Being a leader often means rolling up your sleeves and doing the same job that their team is doing. This proves to a team that a leader has the experience needed to lead them through a task. The Leader Substitutes theory examines this process when it becomes an ongoing decision that a leader makes. What happens if the leader stays in the trenches and does the same job that everyone else is doing without actually assuming a full mantle of leadership?
Do Leaders Assume Different Skills and Motivation?
When a leader substitutes their own responsibilities for the responsibilities of their direct reports, and interesting phenomenon begins to occur. The leader actually picks up the same characteristics of their direct reports. They developed the same front-line skills, enjoy the same experiences, and are motivated by the same things. In essence, the leader becomes another direct report and leaves the mantle of leadership vacant.
This is not always a bad thing. Sometimes a leader must be able to prove to their team that they have the skills and experience to manage themselves effectively. When direct reports are used to micromanagement, for example, they may struggle to complete any job responsibilities without constant support from their leadership. By becoming “one of the team,” these dependent employees have a chance to gain independence once again.
The context of the environment is critically important. Sometimes leadership needs to be in place because decisions need to funnel through one specific channel instead of a democracy.
How Does This Help the Leader?
Although staying in the trenches doesn’t seem like it would help a leader out, it really is a good learning opportunity. It’s been said that managers manage, but don’t always lead. This is because they get into the habit of trying to directly exert influence over their team because the team has become a reflection of who they are as a manager. By utilizing the Leader Substitutes theory, managers can become more aware of the fact that their team has the ability to work independently.
Transitioning into this style of leadership is not always easy. People become uncomfortable around leaders who want to do the same job responsibilities that they have been tasked with doing already. It creates an awkward situation at times because some team members might even think that their job is at risk. By transitioning slowly instead of quickly into this leadership style, teams can begin to adapt to a more task-orientated, hands-on approach from a front-line leader.
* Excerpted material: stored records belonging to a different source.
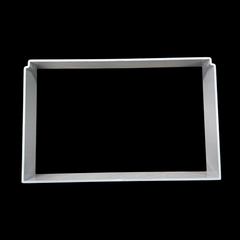 Skimmer C600 Tile Inlet ⚙️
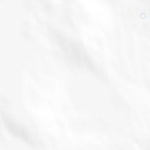 38121NW Page 103 Sacramento Topo Preview 2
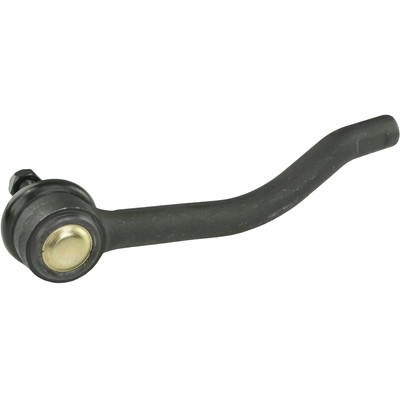 MEVOTECH ORIGINAL GRADE INTL. - GS30604 - Outer Tie Rod End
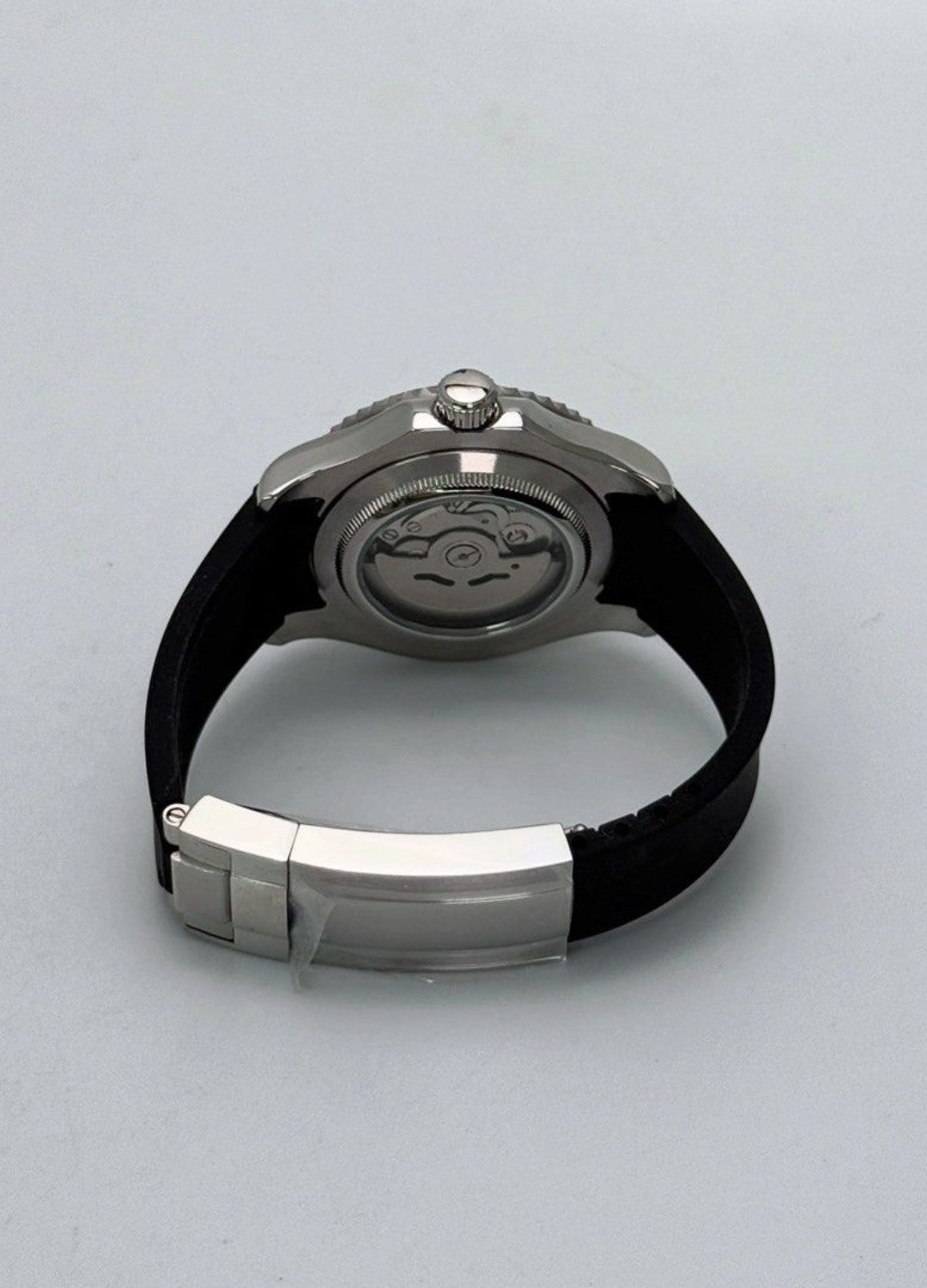 SILLYACHT BLACK MOD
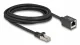 DeLOCK 90317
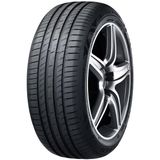 Nexen 235/50 R18 97V N'fera Primus Yaz Lastiği 2025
At the core of leadership is adaptability. In order to be adaptable to all possibilities, leaders must be able to complete all of the aspects of a job responsibility that are required of their direct reports. That means digging in and doing the work together with a team instead of independently. As a long-term solution, this undermines the authority of a leader. For short-term Leader Substitutes theory practitioners, however, there are long-term gains to be had.